The specification of our schema is saved as a set of object type definitions. The specification is pretty minimalistic: F.e. a specific definition could have the following form:
[
{
"_id": <MongoDB id>,
"name": "Book",
"properties": ["title", "year", "genre", "isbn"],
"links": ["writtenBy", "publishedBy"],
"displayAs": ["$title"],
"equality": [
"or", [
["=", "title"],
["and", [["=", "title"], ["=", "year"]]]
]
]
},
{
"_id": <MongoDB id>,
"name": "Person",
"properties": ["birthday", "firstname", "surname"],
"displayAs": ["$surname", ", ", "$firstname"],
"links": {"wrote", "published"}
}
]
Every object type is identified by its MongoDB id _id. We are not using the name for identifying an object type since otherwise changes of the name would have to be propagated to other entries in the meta data repository which are linking to this object type. name specifies a human readable name and is used only for display purposes. properties contains an enumeration of available properties. Links are defined in the same way. In addition, it is specified how the title of an object should be formed. This title is displayed for example when other entities are linking to this object as the link text.
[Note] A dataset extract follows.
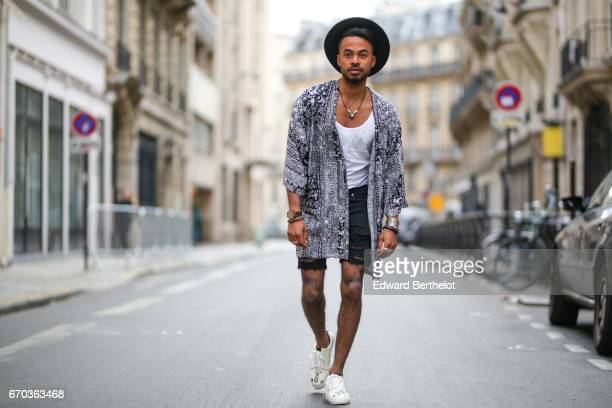 Theo Kimbaloula fashion blogger wears an Asos kimono an Asos tshirt an Asos hat a Zara short and Mr Monkie shoes on April 16 2017 in Paris France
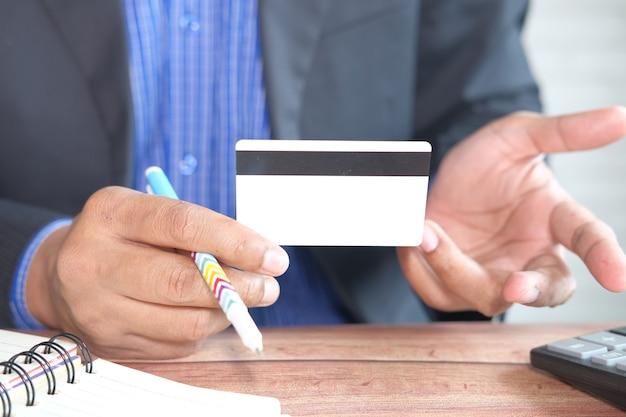 情報を読むクレジットカードを持っている手。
No assumptions about the type or cardinality of entities/relations were made so far and we are not planning to add support for this feature since this is not among the objectives of this project. Nevertheless, the example above contains a draft, how this type of meta data could be added.
In addition, a definition of the equality relationship is provided. This definition is used in order to merge duplicates. In the example above, 2 books are defined to be equal if they have the same isbn or the same title and year. So far, we are only supporting exact matches. Most likely we will switch to a fuzzy equality later which will be based on the Levenshtein distance. Our current approach for defining identity has two obvious drawbacks:
- identity based on the relations is not supported. This problem can not be resolved easily since defining equality of an entity based on the equality of related entities can result in infinite recursion easily. So far we do not have a good approach for solving this issue.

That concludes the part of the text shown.